What the task requires → Can you set out the records below as a Markdown table with the columns No. and Text, numbering each line and skipping blank lines? Leave the pictures out of the answer.

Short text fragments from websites
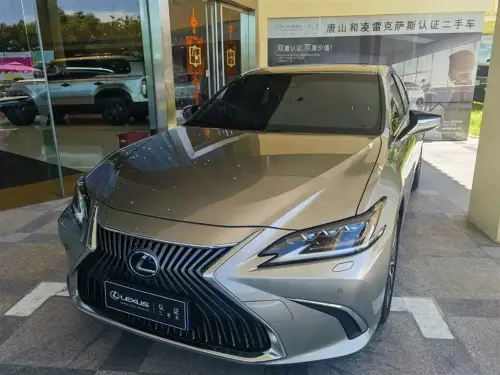Lexus ES, 2021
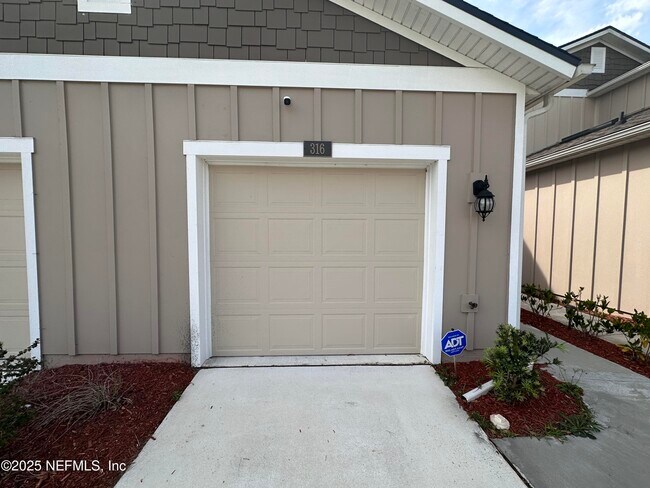 316 Pistachio Pl in Jacksonville, FL - Building Photo - Building Photo
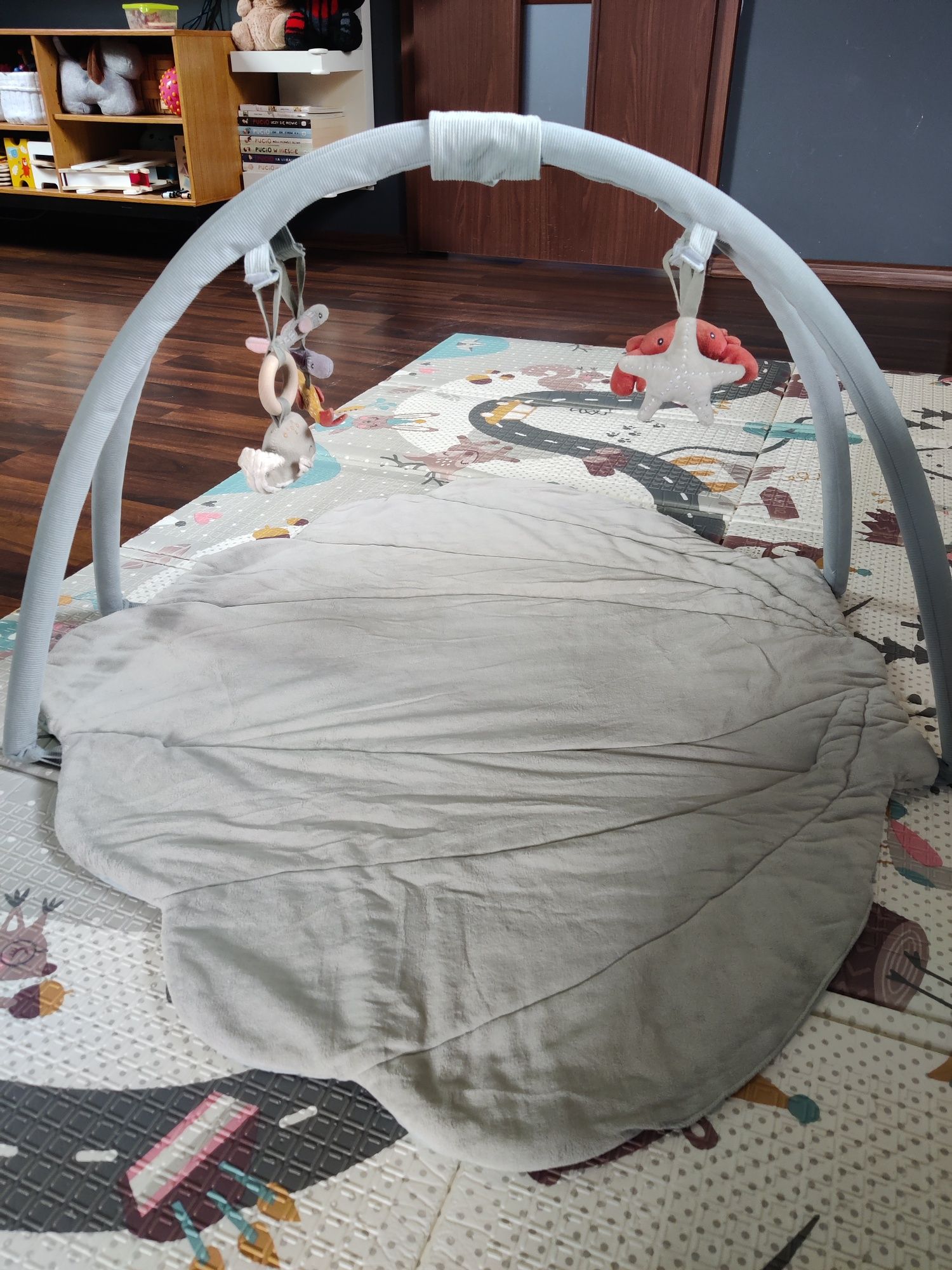 Mata edukacyjna Little Dutch, nosidło  Ergobaby, buty Emel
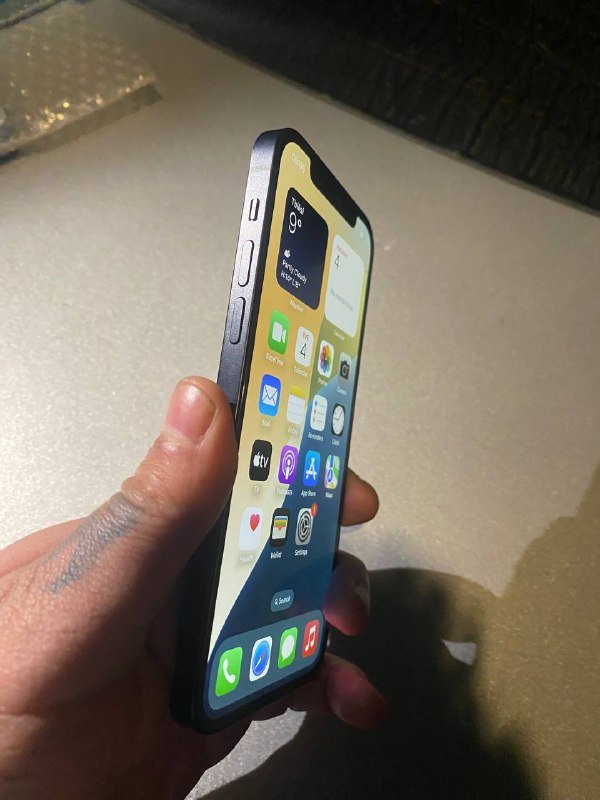 iPhone 14 Pro 256GB Gold, iPhone 14 128GB Midnight and Purple, iPhone 12 64GB Midnight and Purple, iPhone XS Max 64GB Gold 2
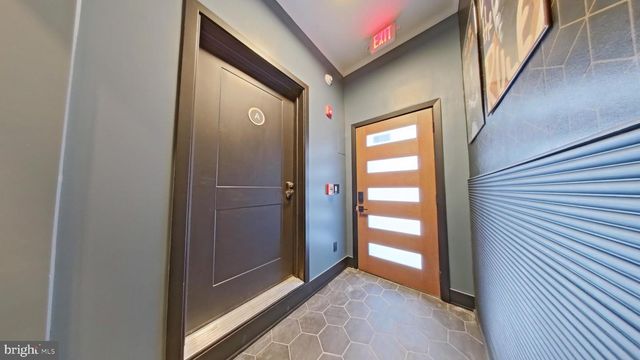 1613 N 33RD ST, Philadelphia, PA 19121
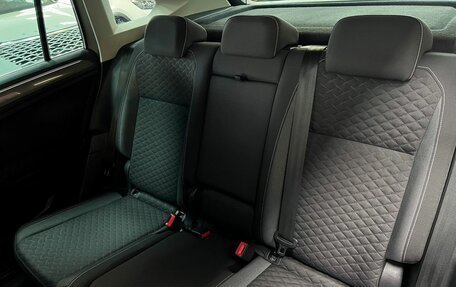 Volkswagen Tiguan II, 2018 год, 2 045 000 рублей, 9 фотография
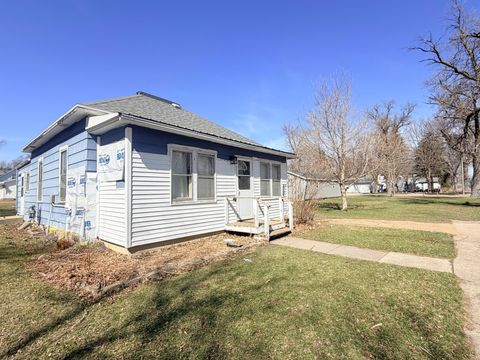 Homes For Sale - 536 Cedar Avenue<br/> Cottonwood County, Westbrook, MN 56183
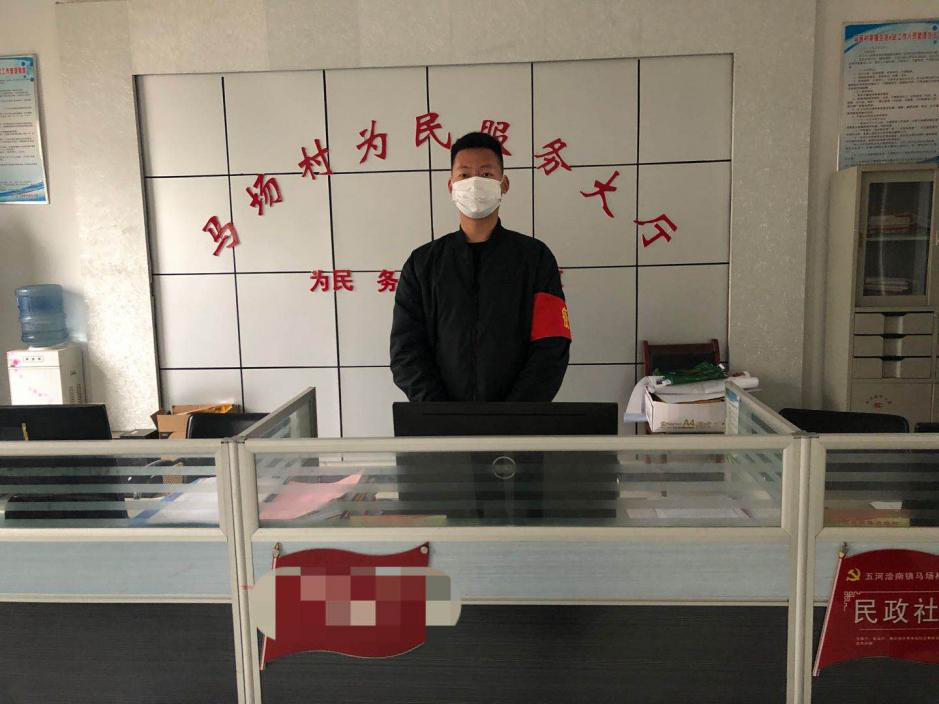 张世瑞在社区办公室值守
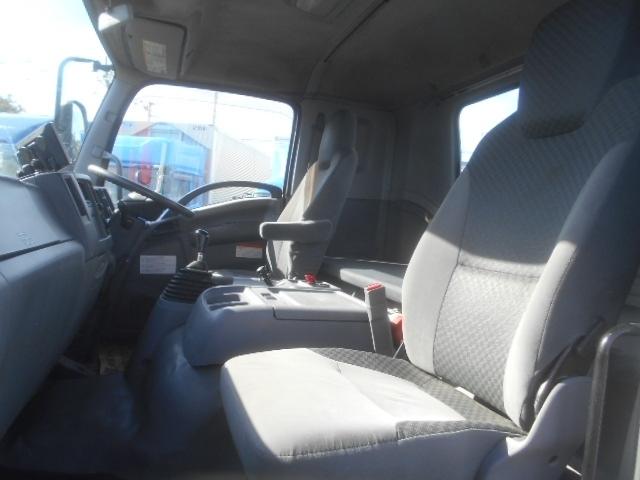 フォワード 　コンクリートミキサー車　上物カヤバ工業製　積載１１ｔ　ドラム容量８．９立米　ドラム混合４．５立米　２デフ　ホッパーカバー（要交換修理）　水タンク＆モーター付　２６０馬力　ベッド付　バックモニター付（16枚目）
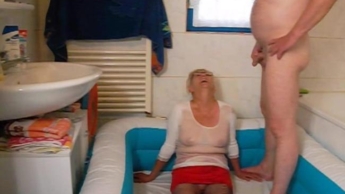 Pissen und angepisst in Kleidung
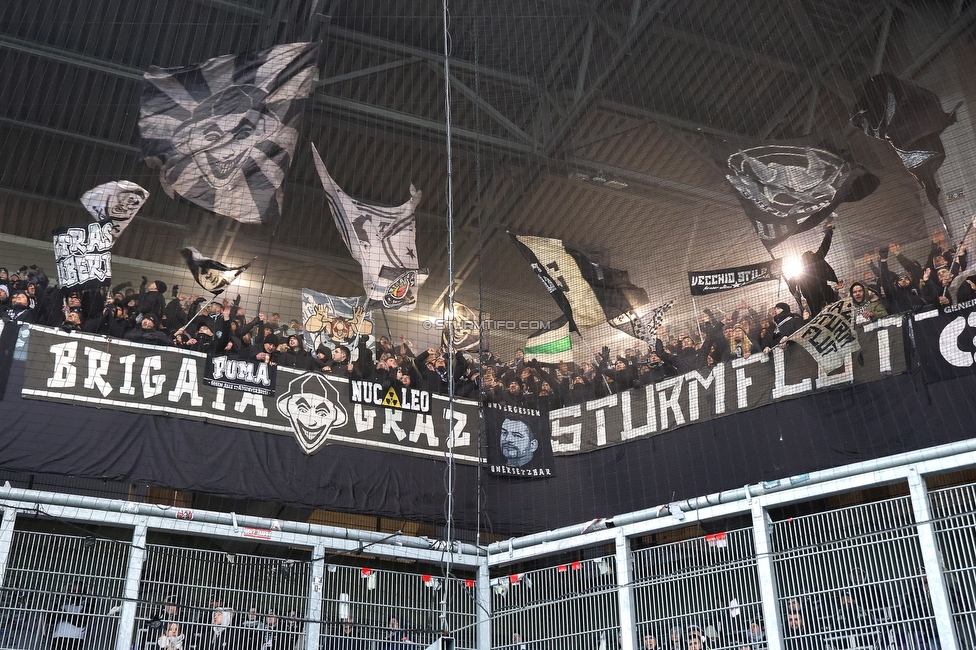 Austria Wien - Sturm Graz
Oesterreichische Fussball Bundesliga, 17. Runde, FK Austria Wien - SK Sturm Graz, Franz Horr Stadion Wien, 14.12.2025. 

Foto zeigt Fans von Sturm
Schlüsselwörter: brigata sturmflut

Finished task →
| No. | Text |
|---|---|
| 1 | Lexus ES, 2021 |
| 2 |  316 Pistachio Pl in Jacksonville, FL - Building Photo - Building Photo |
| 3 |  Mata edukacyjna Little Dutch, nosidło  Ergobaby, buty Emel |
| 4 |  iPhone 14 Pro 256GB Gold, iPhone 14 128GB Midnight and Purple, iPhone 12 64GB Midnight and Purple, iPhone XS Max 64GB Gold 2 |
| 5 |  1613 N 33RD ST, Philadelphia, PA 19121 |
| 6 |  Volkswagen Tiguan II, 2018 год, 2 045 000 рублей, 9 фотография |
| 7 |  Homes For Sale - 536 Cedar Avenue<br/> Cottonwood County, Westbrook, MN 56183 |
| 8 |  张世瑞在社区办公室值守 |
| 9 |  フォワード 　コンクリートミキサー車　上物カヤバ工業製　積載１１ｔ　ドラム容量８．９立米　ドラム混合４．５立米　２デフ　ホッパーカバー（要交換修理）　水タンク＆モーター付　２６０馬力　ベッド付　バックモニター付（16枚目） |
| 10 |  Pissen und angepisst in Kleidung |
| 11 |  Austria Wien - Sturm Graz |
| 12 | Oesterreichische Fussball Bundesliga, 17. Runde, FK Austria Wien - SK Sturm Graz, Franz Horr Stadion Wien, 14.12.2025.  |
| 13 | Foto zeigt Fans von Sturm |
| 14 | Schlüsselwörter: brigata sturmflut |